State Sen. Gilbert Kahele has been informed by the Abercrombie Administration that the governor signed SB3001 (Relating To Wildlife) into law Thursday, June 21 in the Governorʻs Ceremonial Room at the Hawaii State Capitol.

Kahele introduced SB3001 (Relating to Wildlife) during the 2012 legislative session to address the problem of the invasive axis deer on Hawaii Island.

The bill, when signed into law, will prohibit a person to intentionally, knowingly, or recklessly transfer, transport, and release after transport through interisland movement any live wild or feral deer unless permitted by the Department of Land and Natural Resources or other state department.

It will also establish penalties and fines for individuals that violate the law.

Kahele, vice-chairman of the Senate Committee on Agriculture, has been a strong proponent of the swift removal of invasive axis deer on Hawaii Island. The axis deer, introduced to the Hawaiian Islandʻs in 1868, has been devastating to the islands of Molokai and Maui and their agricultural and tourist industries.

“I am extremely pleased that the governor has decided to sign this important peice of legislation into law. Axis deer have been devastating to our precious environment and our agricultural industry,” he said.

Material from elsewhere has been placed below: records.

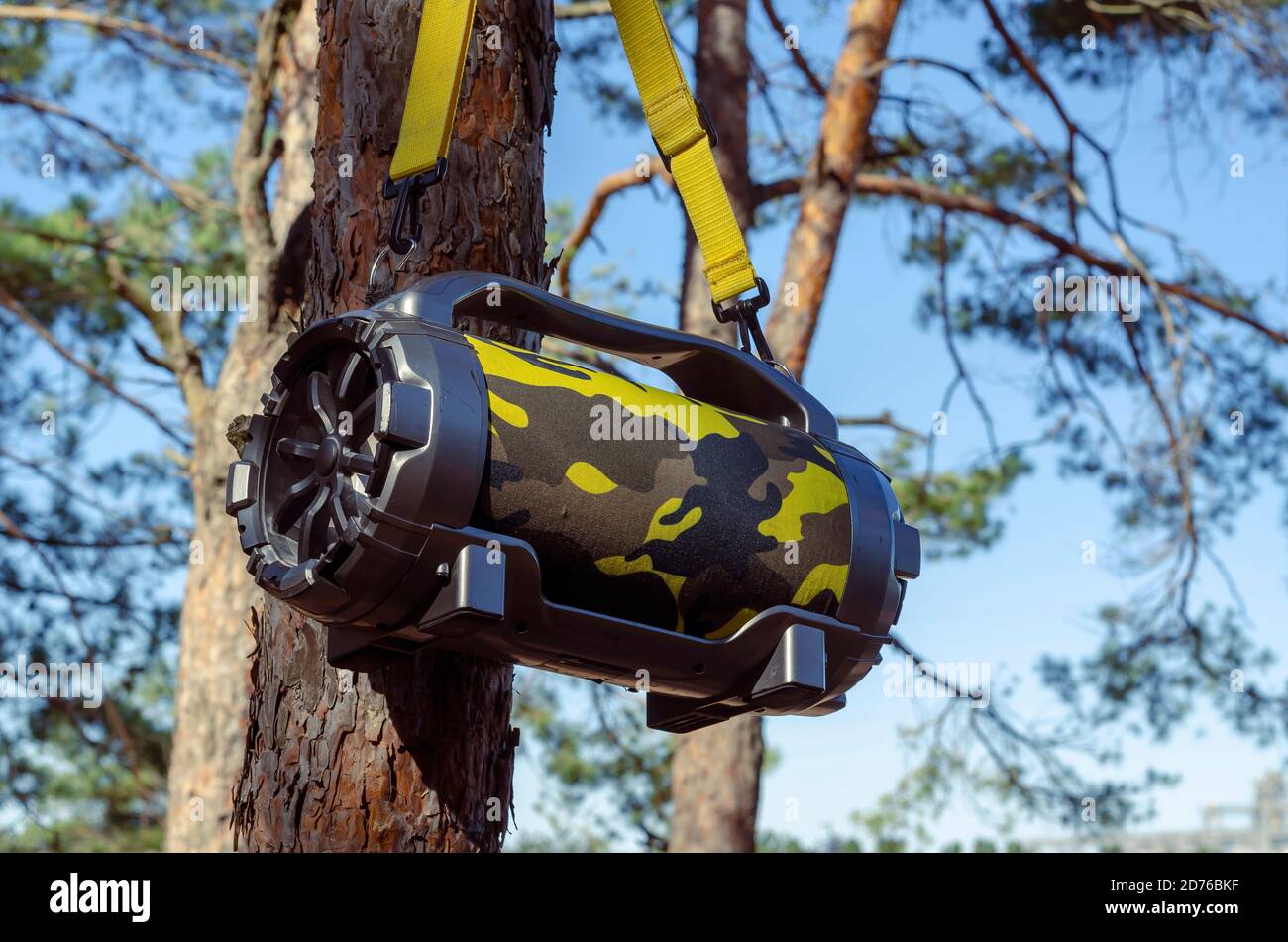Outdoor Portable Wireless Bluetooth Speaker With Subwoofer Big hanging on  tree in the forest. Acoustic portable speaker camouflage color with yellow  c Stock Photo - Alamy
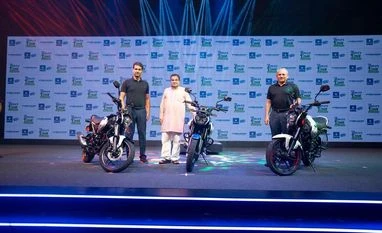 Bajaj Auto's CNG bike a bold move; customer adoption a concern: Analysts Union Minister for Road Transport & Highways Nitin Gadkari; Rajiv Baja, Managing Director, Bajaj auto Ltd; Rakesh Sharma, Executive Director, Bajaj Auto Ltd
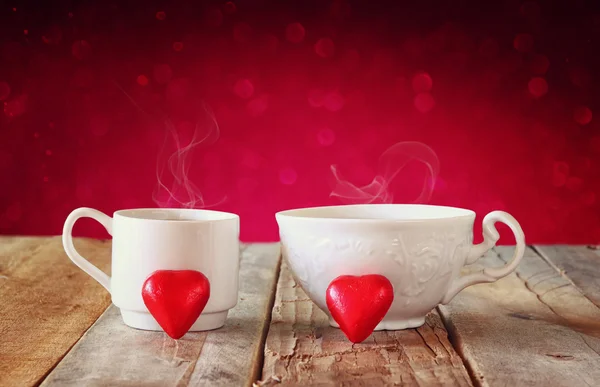 Image of tow red heart shape chocolates and couple cups of coffee on wooden table in front of bokeh abstract background. valentine's day celebration concept. — Zdjęcie stockowe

“This law will send a clear message to those that attempt to transport the axis deer to Hawaii island that this Administration, the Legislature and the residents of our state will not tolerate this conduct,” Kahele said. “Just this past April the Department of Land and Natural Resources recorded the first official kill of an axis deer in Kaʻu. I applaud this effort and and will continue my mission to completley eradicate the axis deer from Hawaii Island. This law reaffirms that message.”

One Response to “Kalehe on Abercrombie signing axis deer bill”

  1. waimeajim says:

    Since these are invasive species, and Hawaii is the endangered species capital of the world, shouldn’t we be planning eradication hunts, instead of trying to limit the population on each island?
    We did that for miconia, yet animals have a different priority?
    Either we protect the endangered species, or forget about them, and let them die off.
    Poorly developed policies equal poorly developed results for all species.